Write out the part of the property valuation text below from "Maintaining an accurate" up to and including "accurate property valuation.", word for word.

Text section:
□ □ □

Are your organization’s property values up to date with current pricing models? While a minority of businesses “have done a great job keeping their valuations up to pace,” according to Gregg Cunningham, executive vice president of Property & Marine at Liberty Mutual Insurance, “on average, 75 percent of our commercial insureds are under-valued.” If property valuation is not calculated regularly, your organization’s property could be improperly insured, meaning that your coverage may be less than sufficient in the case of damage or disaster.
Maintaining an accurate valuation of property helps companies avoid gaps in coverage and financial hardship. In this article, we’ll explore the reasons for shifting property valuations — and the benefits of regular, accurate property valuation.
Historically, materials and labor costs tend to rise slowly over time, which plays a role in property valuation. But while construction costs increased an average of 3 percent per year over the last decade, the turbulent events of 2020 and 2021 — including COVID-19, inflation, supply chain issues, and labor shortages — led to rapid increases in costs. As a result, a building valued at $1 million five years ago could easily cost 20 percent more to replace today.

□ □ □

(Collected data)
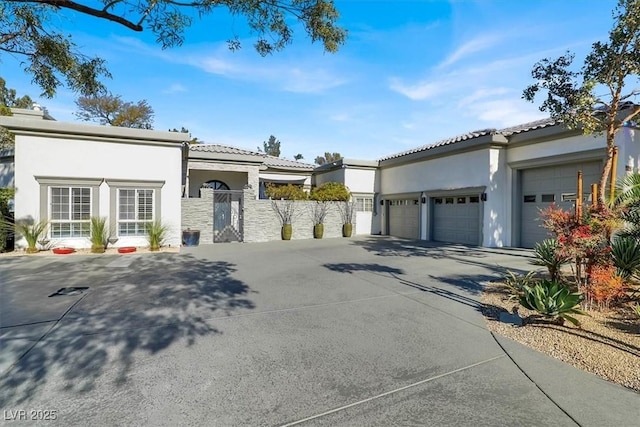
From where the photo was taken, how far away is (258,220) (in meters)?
18.5

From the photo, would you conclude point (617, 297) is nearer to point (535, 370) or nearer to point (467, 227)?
point (535, 370)

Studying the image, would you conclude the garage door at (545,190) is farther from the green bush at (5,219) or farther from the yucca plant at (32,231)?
the green bush at (5,219)

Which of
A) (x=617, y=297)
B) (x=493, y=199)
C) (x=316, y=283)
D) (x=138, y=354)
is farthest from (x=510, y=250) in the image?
(x=138, y=354)

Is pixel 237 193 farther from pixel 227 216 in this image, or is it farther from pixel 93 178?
pixel 93 178

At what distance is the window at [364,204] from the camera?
22.2 metres

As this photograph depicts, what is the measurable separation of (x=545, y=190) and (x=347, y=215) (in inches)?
425

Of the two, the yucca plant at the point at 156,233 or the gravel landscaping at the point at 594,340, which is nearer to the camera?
the gravel landscaping at the point at 594,340

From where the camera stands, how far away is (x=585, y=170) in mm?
12531

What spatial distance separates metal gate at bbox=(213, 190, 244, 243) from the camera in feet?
58.2

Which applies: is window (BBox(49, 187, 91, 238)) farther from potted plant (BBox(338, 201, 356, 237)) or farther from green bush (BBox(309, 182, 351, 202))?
potted plant (BBox(338, 201, 356, 237))

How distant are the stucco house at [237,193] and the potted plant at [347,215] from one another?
2538 millimetres

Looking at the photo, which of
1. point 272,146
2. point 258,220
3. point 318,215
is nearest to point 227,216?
point 258,220

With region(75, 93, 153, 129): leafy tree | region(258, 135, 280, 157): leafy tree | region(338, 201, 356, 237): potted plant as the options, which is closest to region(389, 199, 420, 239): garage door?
region(338, 201, 356, 237): potted plant

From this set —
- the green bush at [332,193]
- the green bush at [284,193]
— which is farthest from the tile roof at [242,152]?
the green bush at [332,193]
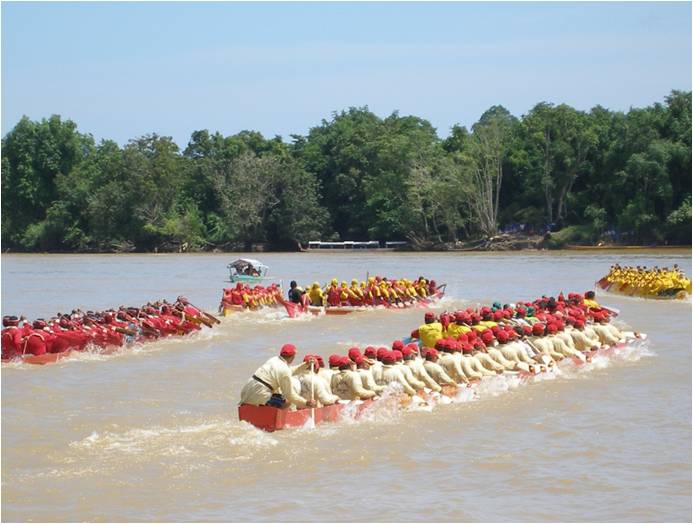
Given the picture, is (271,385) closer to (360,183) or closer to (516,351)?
(516,351)

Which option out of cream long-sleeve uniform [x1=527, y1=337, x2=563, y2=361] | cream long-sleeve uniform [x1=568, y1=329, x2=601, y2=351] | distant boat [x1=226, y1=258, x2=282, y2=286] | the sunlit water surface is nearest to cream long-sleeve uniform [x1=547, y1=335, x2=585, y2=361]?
cream long-sleeve uniform [x1=527, y1=337, x2=563, y2=361]

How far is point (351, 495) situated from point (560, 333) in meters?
10.4

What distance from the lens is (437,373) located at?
19.3 metres

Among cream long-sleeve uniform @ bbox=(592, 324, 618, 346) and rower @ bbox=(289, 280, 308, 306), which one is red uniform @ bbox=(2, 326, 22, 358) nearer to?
cream long-sleeve uniform @ bbox=(592, 324, 618, 346)

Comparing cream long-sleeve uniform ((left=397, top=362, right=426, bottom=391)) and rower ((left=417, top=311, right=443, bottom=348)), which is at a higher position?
rower ((left=417, top=311, right=443, bottom=348))

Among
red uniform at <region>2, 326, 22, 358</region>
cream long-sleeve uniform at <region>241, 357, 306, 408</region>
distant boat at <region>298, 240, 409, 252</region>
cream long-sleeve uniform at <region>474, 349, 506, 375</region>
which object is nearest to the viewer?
cream long-sleeve uniform at <region>241, 357, 306, 408</region>

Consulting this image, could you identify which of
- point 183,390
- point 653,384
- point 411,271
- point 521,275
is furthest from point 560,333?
point 411,271

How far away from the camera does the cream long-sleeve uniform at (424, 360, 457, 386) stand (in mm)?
19297

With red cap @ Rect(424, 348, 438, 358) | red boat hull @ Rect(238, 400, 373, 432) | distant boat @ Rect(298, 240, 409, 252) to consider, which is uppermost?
distant boat @ Rect(298, 240, 409, 252)

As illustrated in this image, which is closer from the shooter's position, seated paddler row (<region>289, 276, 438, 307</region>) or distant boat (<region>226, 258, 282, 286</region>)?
seated paddler row (<region>289, 276, 438, 307</region>)

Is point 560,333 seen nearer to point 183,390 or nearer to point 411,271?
point 183,390

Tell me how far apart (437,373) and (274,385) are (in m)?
3.82

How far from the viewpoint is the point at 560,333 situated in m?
23.7

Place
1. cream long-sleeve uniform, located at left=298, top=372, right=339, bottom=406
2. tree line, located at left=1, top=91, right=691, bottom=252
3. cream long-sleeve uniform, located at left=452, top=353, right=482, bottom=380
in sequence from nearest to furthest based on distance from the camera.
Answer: cream long-sleeve uniform, located at left=298, top=372, right=339, bottom=406 < cream long-sleeve uniform, located at left=452, top=353, right=482, bottom=380 < tree line, located at left=1, top=91, right=691, bottom=252
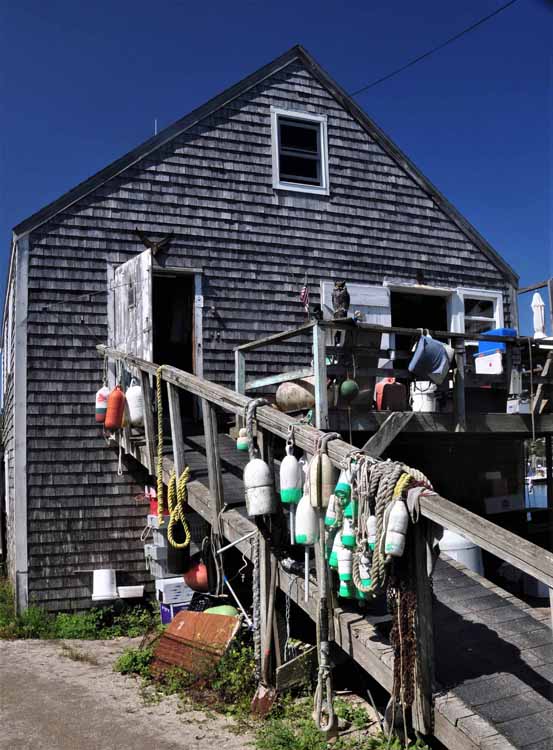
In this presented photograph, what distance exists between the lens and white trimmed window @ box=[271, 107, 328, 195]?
33.7 ft

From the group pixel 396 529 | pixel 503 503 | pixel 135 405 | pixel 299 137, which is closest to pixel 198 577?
pixel 135 405

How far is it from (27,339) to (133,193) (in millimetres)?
2327

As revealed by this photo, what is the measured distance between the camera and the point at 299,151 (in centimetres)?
1046

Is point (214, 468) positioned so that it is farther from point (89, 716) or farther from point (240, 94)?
point (240, 94)

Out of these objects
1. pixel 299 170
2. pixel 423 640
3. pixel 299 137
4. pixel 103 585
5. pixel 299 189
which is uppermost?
pixel 299 137

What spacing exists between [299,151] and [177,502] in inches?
238

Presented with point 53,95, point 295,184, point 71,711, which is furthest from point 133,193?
point 71,711

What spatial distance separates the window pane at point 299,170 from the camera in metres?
10.4

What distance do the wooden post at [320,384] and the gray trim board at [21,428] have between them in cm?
378

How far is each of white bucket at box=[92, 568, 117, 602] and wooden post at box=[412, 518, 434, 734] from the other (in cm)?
544

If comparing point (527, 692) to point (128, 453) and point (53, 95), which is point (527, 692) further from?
point (53, 95)

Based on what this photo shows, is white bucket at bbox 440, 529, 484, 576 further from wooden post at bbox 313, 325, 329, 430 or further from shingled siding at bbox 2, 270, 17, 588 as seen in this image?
shingled siding at bbox 2, 270, 17, 588

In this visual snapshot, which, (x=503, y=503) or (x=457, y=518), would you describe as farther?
(x=503, y=503)

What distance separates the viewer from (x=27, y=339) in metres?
8.70
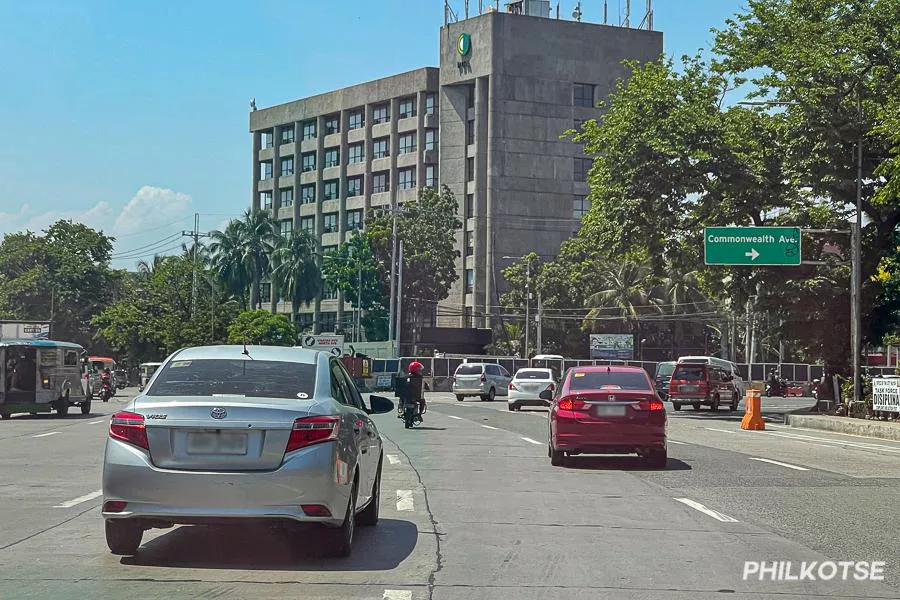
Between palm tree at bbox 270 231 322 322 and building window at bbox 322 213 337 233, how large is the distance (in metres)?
12.2

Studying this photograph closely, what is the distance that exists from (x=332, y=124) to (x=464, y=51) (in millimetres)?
22162

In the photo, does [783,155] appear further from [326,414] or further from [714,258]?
[326,414]

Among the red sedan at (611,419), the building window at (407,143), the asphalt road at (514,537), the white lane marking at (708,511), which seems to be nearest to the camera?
the asphalt road at (514,537)

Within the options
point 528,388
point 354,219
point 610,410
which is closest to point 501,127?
point 354,219

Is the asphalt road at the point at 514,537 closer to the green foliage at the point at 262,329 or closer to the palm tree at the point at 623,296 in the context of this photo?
the palm tree at the point at 623,296

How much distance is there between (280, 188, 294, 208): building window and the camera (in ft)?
395

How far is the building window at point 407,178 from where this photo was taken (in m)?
105

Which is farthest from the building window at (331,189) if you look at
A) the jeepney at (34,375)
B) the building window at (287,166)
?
the jeepney at (34,375)

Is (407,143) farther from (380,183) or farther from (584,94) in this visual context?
(584,94)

□ □ □

Response:
Maintaining an accurate valuation of property helps companies avoid gaps in coverage and financial hardship. In this article, we’ll explore the reasons for shifting property valuations — and the benefits of regular, accurate property valuation.